A long-term bipolar treatment can be in the form of a Mood-Stabilizer Monotherapy or a Mood-Stabilizer Combination Therapy. Below, we will review these therapies.

In Jane Pauley's new book, Skywriting: A Life Out of the Blue, she writes openly about the life-changing experience of Bipolar disorder. She was eventually hospitalized in the spring of 2001 with the diagnosis of manic depression. With proper treatment, she is now free of the uncontrollable mood swings.

Mood-Stabilizer Monotherapy

Placebo-controlled maintenance studies of lithium conducted in the late 1960s and early 1970s found that lithium reduced the risk of mood episode relapse fourfold compared with placebo at 6 months and 1 year.[Note 1] Lithium was a bipolar treatment comparable to olanzapine in preventing relapse into bipolar depression in a recently reported 1-year maintenance trial, but olanzapine was superior to lithium in preventing relapse into a manic episode and need for hospitalization.[Note 2] Olanzapine was a bipolar treatment superior to placebo in prevention of relapse into both manic and depressive episodes in another recently reported randomized, controlled maintenance study.[Note 3]
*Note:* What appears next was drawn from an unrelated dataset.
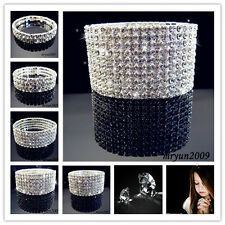 VEGAS CLEAR RHINESTONE STRETCH BANGLE BRACELET 1 ROW ~ 10 ROW Bridal Jewelry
Two studies examined the efficacy of divalproex in the maintenance of a bipolar treatment. [Notes 4,5] In the only placebo-controlled trial, neither divalproex nor lithium were superior to placebo in time to relapse into any mood episode by 1 year.[Note 5] However, in a post hoc analysis, patients who received divalproex during an open-label stabilization phase prior to randomization, and who were then randomized to divalproex or placebo, demonstrated significantly lower relapse rates in the divalproex group. In the second study, patients who responded to divalproex or olanzapine in a 3-week acute bipolar mania trial were followed for an additional 44 weeks to examine maintenance of efficacy.[Note 5] At the end of the 47-week study, there were no significant differences between the 2 agents in manic or depressive symptom reduction, although there was a trend for superior efficacy in depressive symptom improvement in the olanzapine group.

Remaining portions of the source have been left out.